§ SELECTION
# The Devastation of Baal (Space Marine Conquests)



## evanswolves (Jun 16, 2013)

The popular Space Marine Battles series is relaunched with an epic novel that sees the whole Blood Angels Chapter in action, fighting a desperate rearguard battle to defend their home world from the predations of the tyranid hive fleet Leviathan.

After a brutal campaign in the Cryptus System fighting the alien tyranids, Lord Dante returns to Baal to marshal the entire Blood Angels Chapter and their Successors against Hive Fleet Leviathan. Thus begins the greatest conflict in the history of the sons of Sanguinius. Despite a valiant battle in the void around Baal, the Blood Angels are unable to stop the tyranids drawing ever closer, but their petitions for reinforcements are met with dread news. The Cadian Gate, the Imperium’s most stalwart bastion against Chaos, has fallen. In their darkest hour, no help will reach the beleaguered Dante and his warriors. Is this truly then the Time of Ending?


----------



## ntaw (Jul 20, 2012)

Who the hell is that on the cover?! They did a great job of drawing him look built out of available plastic parts but he's got no markings I recognize save the 4th squad marking on his knee. 

Is there a release date for this yet or just the cover now? I'm even more stoked to read this book than I was Dante and that was the first hardcover I've bought in friggin' eons. Sure we know how it ends already thanks to the core rulebook, but that's par for the course with 40k fluff. A lot of it is fleshing out the details of things we know have happened.


----------



## evanswolves (Jun 16, 2013)

ntaw said:


> Who the hell is that on the cover?! They did a great job of drawing him look built out of available plastic parts but he's got no markings I recognize save the 4th squad marking on his knee.

§ INFORMATION SUPPLIED

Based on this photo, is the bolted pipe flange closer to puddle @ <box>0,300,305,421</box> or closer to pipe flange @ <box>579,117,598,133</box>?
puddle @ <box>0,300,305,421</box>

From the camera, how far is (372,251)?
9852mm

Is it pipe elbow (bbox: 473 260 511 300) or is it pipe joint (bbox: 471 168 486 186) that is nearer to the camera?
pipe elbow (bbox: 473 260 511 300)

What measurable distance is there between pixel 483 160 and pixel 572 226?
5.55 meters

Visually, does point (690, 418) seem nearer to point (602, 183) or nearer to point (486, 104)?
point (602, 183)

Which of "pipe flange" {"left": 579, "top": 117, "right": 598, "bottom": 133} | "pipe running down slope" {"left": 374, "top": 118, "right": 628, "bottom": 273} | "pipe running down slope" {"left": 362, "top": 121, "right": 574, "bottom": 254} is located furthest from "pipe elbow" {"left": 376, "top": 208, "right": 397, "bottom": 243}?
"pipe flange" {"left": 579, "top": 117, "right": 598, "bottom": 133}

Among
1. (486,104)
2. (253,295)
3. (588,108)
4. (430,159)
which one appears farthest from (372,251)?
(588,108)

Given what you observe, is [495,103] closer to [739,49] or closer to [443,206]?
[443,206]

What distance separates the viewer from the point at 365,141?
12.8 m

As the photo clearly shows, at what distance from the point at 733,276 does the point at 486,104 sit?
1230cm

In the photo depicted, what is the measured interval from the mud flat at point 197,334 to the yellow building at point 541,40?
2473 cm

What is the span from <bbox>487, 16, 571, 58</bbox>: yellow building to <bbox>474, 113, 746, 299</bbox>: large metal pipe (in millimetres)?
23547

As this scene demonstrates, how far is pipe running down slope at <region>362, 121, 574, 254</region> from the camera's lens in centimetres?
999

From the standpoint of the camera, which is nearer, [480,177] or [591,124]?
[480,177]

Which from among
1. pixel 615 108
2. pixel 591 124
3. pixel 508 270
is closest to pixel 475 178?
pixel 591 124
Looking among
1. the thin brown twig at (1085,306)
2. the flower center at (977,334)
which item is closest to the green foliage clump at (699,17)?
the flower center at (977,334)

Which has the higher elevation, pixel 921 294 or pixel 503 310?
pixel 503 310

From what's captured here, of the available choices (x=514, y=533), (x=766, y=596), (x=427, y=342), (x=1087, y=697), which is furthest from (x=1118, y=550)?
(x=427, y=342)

§ WRITTEN INSTRUCTION 1
In the forum thread about The Devastation of Baal, which hive fleet do the Blood Angels defend their home world against?
§ WRITTEN INSTRUCTION 2
Say whether each statement agrees with the forum thread about The Devastation of Baal, giving yes or no and quoting the words that decide it.
(a) Lord Dante returns to Baal after a campaign in the Cryptus System.
(b) The Blood Angels halt the tyranid advance in the void battle around Baal.
(c) ntaw calls Dante the first hardcover ntaw had bought in a long time.
§ WRITTEN INSTRUCTION 3
Resume the forum thread about The Devastation of Baal, starting after its last line.

§ TASK RESPONSE 1
Hive Fleet Leviathan.

§ TASK RESPONSE 2
(a) Yes: "After a brutal campaign in the Cryptus System fighting the alien tyranids, Lord Dante returns to Baal"
(b) No: "the Blood Angels are unable to stop the tyranids drawing ever closer"
(c) Yes: "that was the first hardcover I've bought in friggin' eons"

§ TASK RESPONSE 3
> 
> Is there a release date for this yet or just the cover now? I'm even more stoked to read this book than I was Dante and that was the first hardcover I've bought in friggin' eons. Sure we know how it ends already thanks to the core rulebook, but that's par for the course with 40k fluff. A lot of it is fleshing out the details of things we know have happened.


28th Nov it is meant to be out, and yeah we know how it ends just hope that 

Gabriel Seth isnt one of the 5 that dies


----------



## Brother Lucian (Apr 22, 2011)

The Blood Angels have such lovely custom armor styles.


----------



## Haskanael (Jul 5, 2011)

ntaw said:


> Who the hell is that on the cover?! They did a great job of drawing him look built out of available plastic parts but he's got no markings I recognize save the 4th squad marking on his knee.


that looks very much like the limited edition metal BA veteran SGT with added cape en minus jumppack.


----------



## ntaw (Jul 20, 2012)

I'm sure that will all work out @evanswolves. With new sub-faction rules promised in the upcoming Codices they'll need all the existing characters in place.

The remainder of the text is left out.